• **Directions**:
Word for word, repeat everything in the records below except the pictures.

• **Available data**:
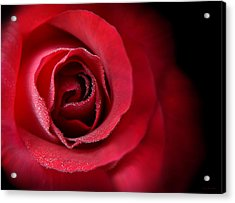 Love's Eternal Red Rose  Acrylic Print by Jennie Marie Schell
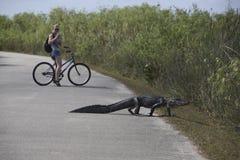 Aligator en Turist op fiets Royalty-vrije Stock Foto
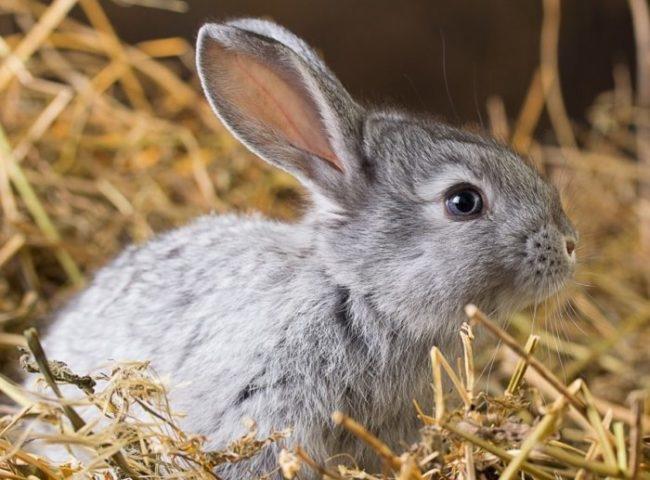 Небольшой серый кролик в клетке с подстилкой из ржаной соломы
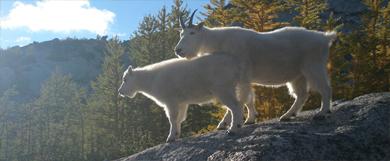 Alaska, tras la pista de la Mountain Goat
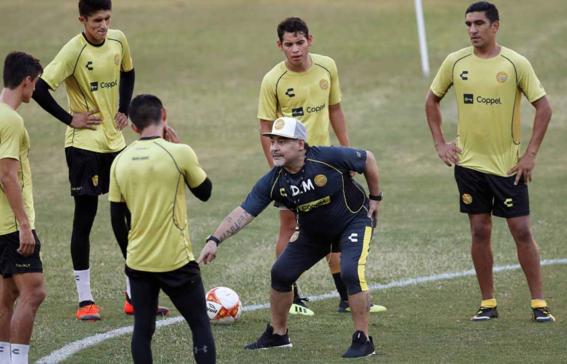 maradona director tecnico dorados 2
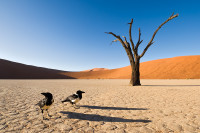 Namibia-44_08D7478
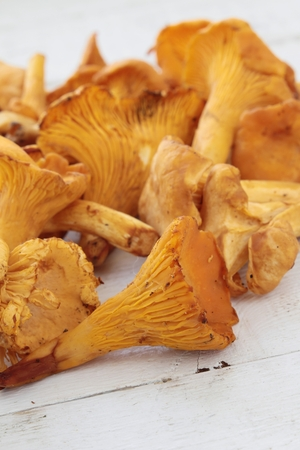 chanterelle: wild chanterelle mushrooms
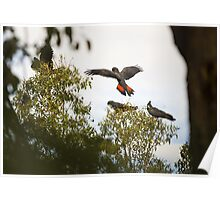red-tailed black cockatoos Poster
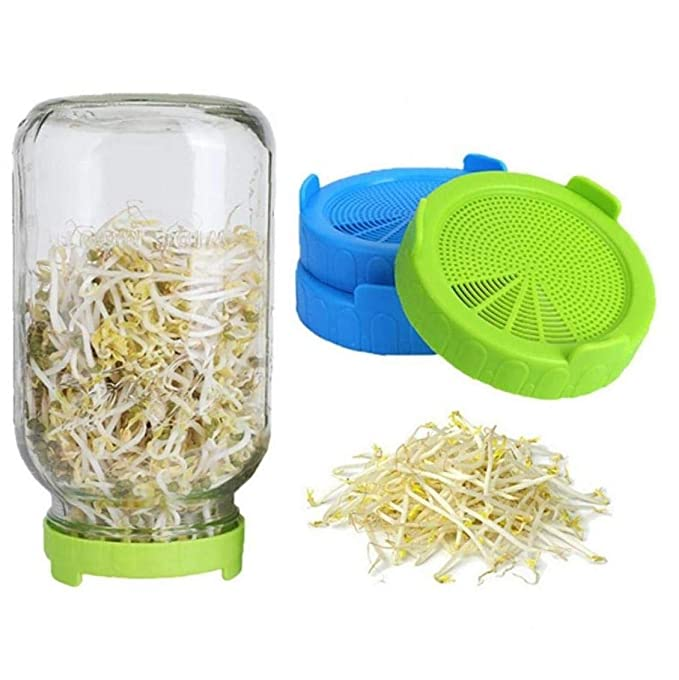 Cultivo De Hortalizas Germinación Kit De Germinación Caps Jar ...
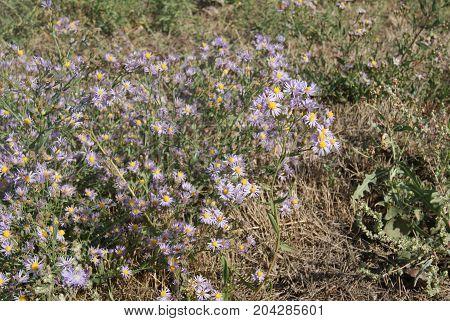 Asters alpinus or Alpine asters purple or lilac flowers. Purple flowers like a daisy in flower bed.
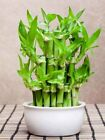 Lucky Bamboo Plant 10 Stalks Feng Shui LIVE PLANT Wedding Favors indoor plants
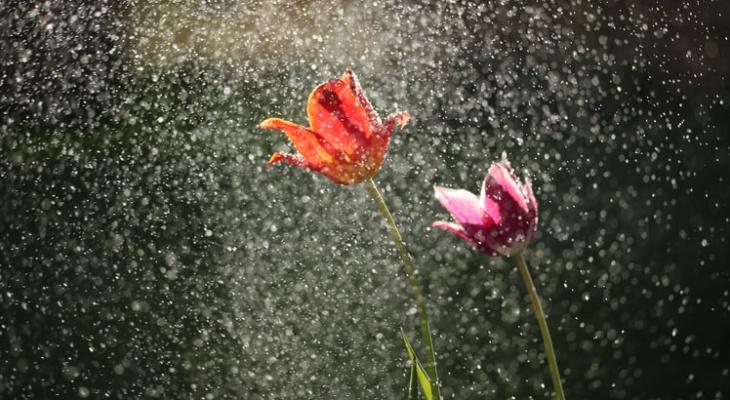 О погоде в Рязани - в выходные будет прохладно и дождливо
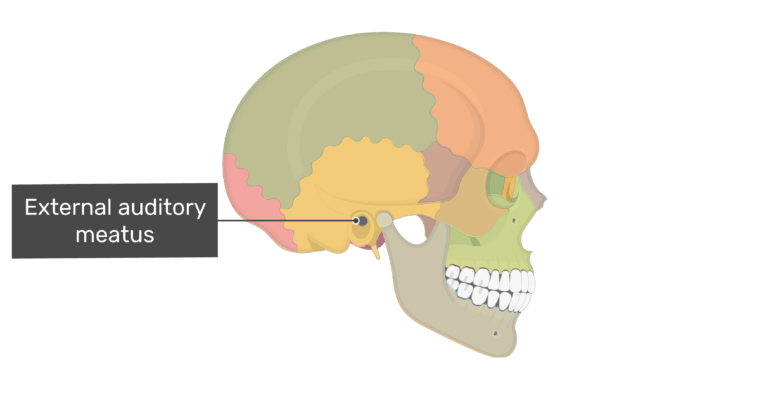Lateral view of the external auditory meatus of the skull with divisons shown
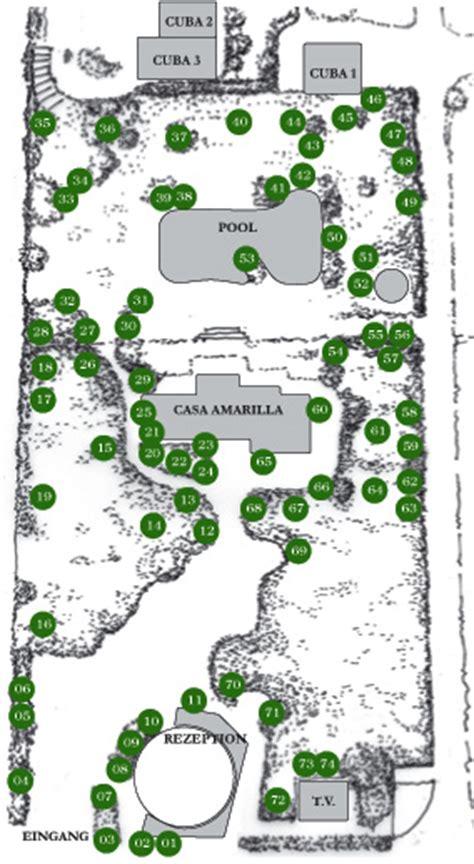 Botanischer Garten Plan by Botanischer Garten Auf La Palma Mit Tropischen Und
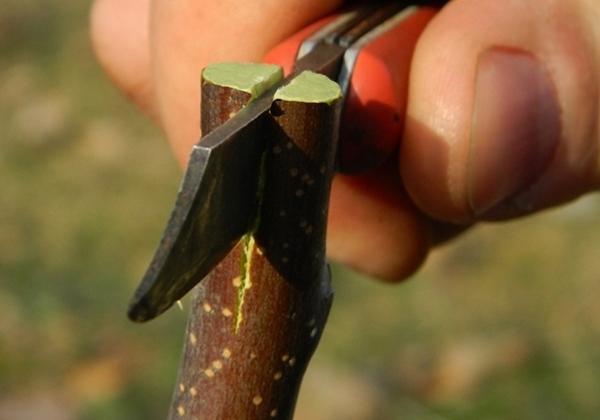 Прививка в расщеп, фото с сайта kostka.by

• **Solution below**:
 Love's Eternal Red Rose  Acrylic Print by Jennie Marie Schell
 Aligator en Turist op fiets Royalty-vrije Stock Foto
 Небольшой серый кролик в клетке с подстилкой из ржаной соломы
 Alaska, tras la pista de la Mountain Goat
 maradona director tecnico dorados 2
 Namibia-44_08D7478
 chanterelle: wild chanterelle mushrooms
red-tailed black cockatoos Poster
 Cultivo De Hortalizas Germinación Kit De Germinación Caps Jar ...
 Asters alpinus or Alpine asters purple or lilac flowers. Purple flowers like a daisy in flower bed.
 Lucky Bamboo Plant 10 Stalks Feng Shui LIVE PLANT Wedding Favors indoor plants
 О погоде в Рязани - в выходные будет прохладно и дождливо
Lateral view of the external auditory meatus of the skull with divisons shown
 Botanischer Garten Plan by Botanischer Garten Auf La Palma Mit Tropischen Und
 Прививка в расщеп, фото с сайта kostka.by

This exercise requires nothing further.